Соседи Попкова не были случайными — руководство иркутского ФСИН позволило сотрудникам «маньячной группы» подобрать Попкову сокамерников, чтобы с их помощью настроить преступника на сотрудничество. Почти все, кто сидел с Попковым, были бывшими сотрудниками силовых ведомств, обвиняемыми в тяжких преступлениях: с одной стороны, они следили, чтобы он ничего с собой не сделал, с другой — пытались его разговорить и понять его настроение. По словам Дубынина, в таких делах это обычная практика.

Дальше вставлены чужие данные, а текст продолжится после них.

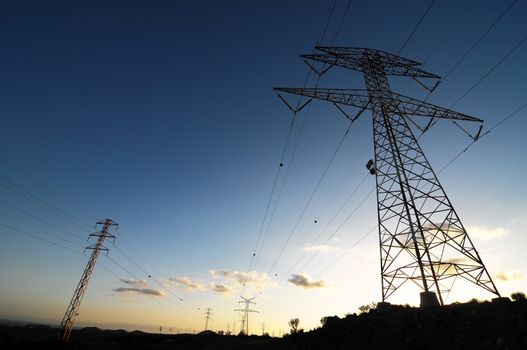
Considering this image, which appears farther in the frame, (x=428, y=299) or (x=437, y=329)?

«Он выглядел обеспокоенным, подавленным, в первый день ни с кем не разговаривал, — описывал потом Романов свою первую встречу с Попковым. — Его одежда и обувь были целыми, чистыми, на лице и теле никаких телесных повреждений не было. Он и дальше за собой хорошо следил, один раз взял у меня крем, так истратил столько, как будто на танцы собирался».
До ареста Романов занимался ремонтом и перегоном машин из Мурманска в Санкт-Петербург, и мужчины быстро нашли общий язык — Попков восторженно рассказывал коллеге про быстрые, мощные и напористые машины «Субару», которые полностью соответствуют его характеру. С другими сокамерниками контакт было найти сложнее — с одним из них Попков даже начал ругаться, а Романов за него вступился, чтобы не случилось драки. После этого случая Попков стал еще больше общаться с Романовым, выясняя у него, как правильно себя вести в тюрьме, чтобы избежать конфликтных ситуаций. Со временем он рассказал и о том, в чем его обвиняют, и начал изучать взятый у приятеля уголовно-процессуальный кодекс; особенно — статьи про сроки давности и смягчающие обстоятельства.
Первый допрос Попкова проводил следователь Василий Доморадов. Бывший милиционер воспользовался 51-й статьей Конституции и отказался давать показания. Спустя неделю, 3 июля 2012 года, он сознался в трех предъявленных убийствах: Елены Дороговой, Татьяны Горелиной и Елены Машневой — на телах этих женщин был найден его генотип. Машневу милиционер убил в декабре 1997-го: она шла в магазин, он остановился рядом и предложил выпить вместе, они поехали за город и занялись сексом (следы спермы Попкова потом найдут во влагалище и в полости рта Машневой), после чего девушка сообщила, что у нее есть венерическое заболевание. Попков пришел в ярость и убил ее, ударив по голове бильярдным кием, который он до того подобрал на улице, чтобы изготовить из него рукоятку для молотка. Еще через несколько месяцев этот кий сломался, когда Попков поехал на вызов и ударил им уличного хулигана, который попытался скрыться с места преступления.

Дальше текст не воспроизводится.